We are encountering problems with the implementation of Rabbit Mq in ServiceStack. Looking at how it’s implemented we believe messages are being Nak’d and then shoveled into the dead letter queue. The problem is we can’t figure out why.
The consistent markers are when we have long lived messages and a large number of messages backed up in the queue. Because, of the implementation these messages are published to the dlq instead of being moved there because of an X-death header. When the issue happens all messages are rapidly failed and moved to the dlq.
Our consumers are hosted on IIS and have no idle timeouts. We did implement this to fix a race condition which we thought was potentially the issue. Should AppHost.OnAfterInit start the mq server?
At this point we have no idea why this fails. We can run 100k long lived messages and it works fine and then the next time 70k of the messages will succeed and 30k will fail into the dlq.
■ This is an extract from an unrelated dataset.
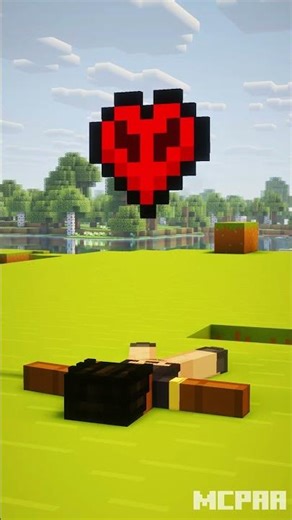 POV You have 0 1% Luck |Minecraft Animation|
It’s as though the consumer pulls the message and then immediately naks it. I know under the covers ServiceStack uses a basic.get instead of a basic.consume. We have another non ServiceStack implementation used in a completely different application that never encounters problems.
Do you have any suggestions or any thoughts on what is happening here? How should we proceed to fix the issue?
For reference we have an updated RHL cluster for our RMQ server with and updated Erlang version and RabbitMq Server version.